Before EDA, first we will explore the dataset and perform the cleaning process.

dt.head()
First 5 rows of the data

Here we are checking column names of the data.

dt.columns
Columns names of dataset

dt.info()
Dataset variables data types

from datetime import datetime
dt['Date'] = pd.to_datetime(dt['Date'])

Data column has object data type. We will convert to datetime.

Important info related data types

Data types information

convert_disc = {'Transaction ID' : 'int32', 'Product Category' : 'string', 'Product Name' : 'string', 'Units Sold' : 'int16', 
                'Region' : 'string', 'Payment Method' : 'category'  }

dt = dt.astype(convert_disc)
dt.info()                
data types conversion

dt.describe()

Description of each column

It tells us description of each integer variable.

dt.isnull().sum()

null values analysis

dt.duplicated().sum()

No duplicate value

Exploratory Data Analysis on online marketplace sales data

Univariate Analysis

(1) Which payment method is mostly used?

pm = sns.countplot(data = dt, x = dt['Payment Method'])
plt.figure(figsize = (12,6))
pm.set_xlabel('Payment method used', fontsize = 15)
pm.set_ylabel('Count of records', fontsize = 15)
pm.set_title('Univariate analysis of Payment Method', fontsize= 14)

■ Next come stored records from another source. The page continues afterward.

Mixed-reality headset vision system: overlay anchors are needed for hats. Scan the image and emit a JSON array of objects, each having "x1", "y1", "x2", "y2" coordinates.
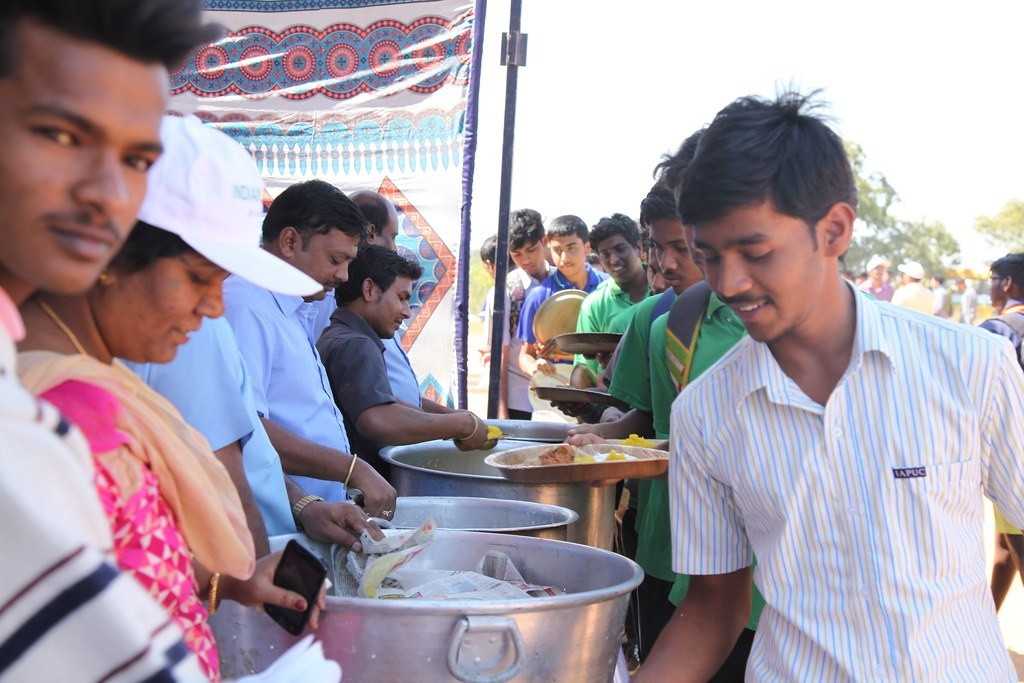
[
  {"x1": 866, "y1": 256, "x2": 891, "y2": 272},
  {"x1": 135, "y1": 113, "x2": 324, "y2": 297},
  {"x1": 898, "y1": 261, "x2": 924, "y2": 279}
]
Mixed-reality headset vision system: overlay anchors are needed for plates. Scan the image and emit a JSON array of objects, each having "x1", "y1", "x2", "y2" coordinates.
[
  {"x1": 571, "y1": 363, "x2": 605, "y2": 423},
  {"x1": 555, "y1": 332, "x2": 623, "y2": 354},
  {"x1": 532, "y1": 289, "x2": 589, "y2": 361},
  {"x1": 529, "y1": 386, "x2": 629, "y2": 406},
  {"x1": 483, "y1": 331, "x2": 670, "y2": 480}
]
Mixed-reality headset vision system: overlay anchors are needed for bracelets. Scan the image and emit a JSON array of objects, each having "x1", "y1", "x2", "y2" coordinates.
[
  {"x1": 208, "y1": 572, "x2": 222, "y2": 616},
  {"x1": 459, "y1": 412, "x2": 478, "y2": 441},
  {"x1": 344, "y1": 453, "x2": 360, "y2": 488},
  {"x1": 292, "y1": 494, "x2": 325, "y2": 522}
]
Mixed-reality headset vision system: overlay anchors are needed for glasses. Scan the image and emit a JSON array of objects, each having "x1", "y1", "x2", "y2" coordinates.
[{"x1": 986, "y1": 275, "x2": 1003, "y2": 285}]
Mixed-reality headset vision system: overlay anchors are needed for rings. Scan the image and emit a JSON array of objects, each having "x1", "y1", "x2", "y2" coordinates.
[
  {"x1": 383, "y1": 511, "x2": 392, "y2": 516},
  {"x1": 366, "y1": 517, "x2": 374, "y2": 523}
]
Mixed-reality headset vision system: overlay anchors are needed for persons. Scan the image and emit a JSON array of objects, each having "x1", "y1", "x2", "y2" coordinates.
[
  {"x1": 980, "y1": 247, "x2": 1023, "y2": 612},
  {"x1": 0, "y1": 1, "x2": 501, "y2": 682},
  {"x1": 481, "y1": 80, "x2": 1023, "y2": 683}
]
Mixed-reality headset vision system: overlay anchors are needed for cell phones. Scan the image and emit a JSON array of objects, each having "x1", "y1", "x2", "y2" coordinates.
[{"x1": 263, "y1": 538, "x2": 328, "y2": 636}]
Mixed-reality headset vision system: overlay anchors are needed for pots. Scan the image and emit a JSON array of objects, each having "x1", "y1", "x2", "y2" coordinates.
[
  {"x1": 377, "y1": 419, "x2": 618, "y2": 553},
  {"x1": 264, "y1": 526, "x2": 645, "y2": 683},
  {"x1": 343, "y1": 495, "x2": 581, "y2": 544}
]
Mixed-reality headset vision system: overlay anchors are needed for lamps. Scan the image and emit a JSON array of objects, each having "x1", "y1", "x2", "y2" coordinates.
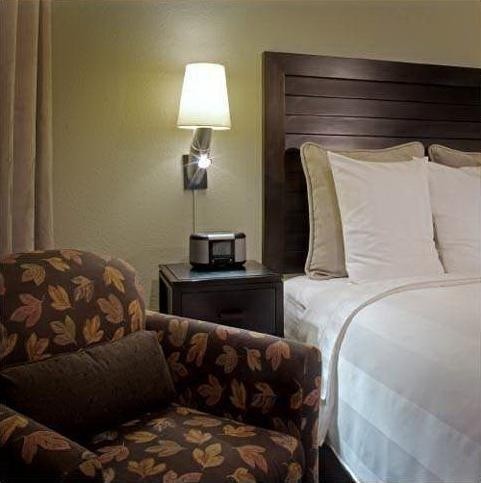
[{"x1": 176, "y1": 60, "x2": 235, "y2": 193}]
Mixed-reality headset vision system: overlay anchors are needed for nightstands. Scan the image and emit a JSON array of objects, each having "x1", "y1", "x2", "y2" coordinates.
[{"x1": 157, "y1": 262, "x2": 288, "y2": 338}]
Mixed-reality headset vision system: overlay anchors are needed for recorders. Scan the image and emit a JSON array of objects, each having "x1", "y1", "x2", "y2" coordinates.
[{"x1": 189, "y1": 232, "x2": 247, "y2": 271}]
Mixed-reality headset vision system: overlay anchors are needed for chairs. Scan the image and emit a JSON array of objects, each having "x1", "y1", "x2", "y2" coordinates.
[{"x1": 0, "y1": 245, "x2": 326, "y2": 483}]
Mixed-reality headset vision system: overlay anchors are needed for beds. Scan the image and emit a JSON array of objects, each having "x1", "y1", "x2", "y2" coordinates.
[{"x1": 258, "y1": 48, "x2": 481, "y2": 483}]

Univariate analysis of Payment method column of dataset

region = dt['Region'].value_counts() 
plt.pie(region.values, 
        labels=region.index, 
        autopct='%1.1f%%') 
plt.show() 

Pie chart of region column of online marketplace sales data

(2) Top 10 selling products

# Top-selling products by frequency
top_products = dt['Product Name'].value_counts().head(10)
top_products.plot(kind='bar', figsize=(16, 6))
plt.title('Top 10 Selling Products by Frequency')
plt.xlabel('Product Name')
plt.ylabel('Count')
plt.xticks(rotation=45)
plt.show()

Top 10 Selling products

(3) Distribution of Quantities (Total Number of Product Units) sold

plt.figure(figsize=(10, 6))
sns.histplot(dt['Units Sold'], bins=10, kde=True)
plt.title('Distribution of Quantities (Number of Product Units) Sold')
plt.xlabel('Quantity (Number of Units)')
plt.ylabel('Frequency')
plt.show()

# Summary statistics for quantity
quantity_stats = dt['Units Sold'].describe()
print(quantity_stats)

Distribution of Quantities (Total Number of Product Units) sold

(4) Distribution of each product unit price

# Distribution of unit prices
plt.figure(figsize=(10, 6))
sns.histplot(dt['Unit Price'], bins=10, kde=True)
plt.title('Distribution of Unit Prices')
plt.xlabel('Unit Price')
plt.ylabel('Frequency')
plt.show()

# Summary statistics for unit price
unit_price_stats = dt['Unit Price'].describe()
print(unit_price_stats)

Distribution of each product unit price

Bivariate Analysis

(5) How much overall revenue (sales) do you get each month throughout time?

# Extract day, month, year, and weekday
dt['Day'] = dt['Date'].dt.day
dt['Month'] = dt['Date'].dt.month
dt['Year'] = dt['Date'].dt.year
dt['Weekday'] = dt['Date'].dt.weekday

dt.set_index('Date')['Total Revenue'].resample('ME').sum().plot(kind='line', figsize=(12, 6))
plt.title('Monthly sales over time')
plt.xlabel('Date')
plt.ylabel('Total sales')
plt.show()

Monthly sales over time

plt.figure(figsize=(10, 6))
sns.countplot(x=dt['Product Category'], order=dt['Product Category'].value_counts().index)
plt.title('Frequency of Product Categories')
plt.xlabel('Count')
plt.ylabel('Category')
plt.show()

Countplot of product categories

(6) For every product category, what is the total income (Product unit * Unit Price)?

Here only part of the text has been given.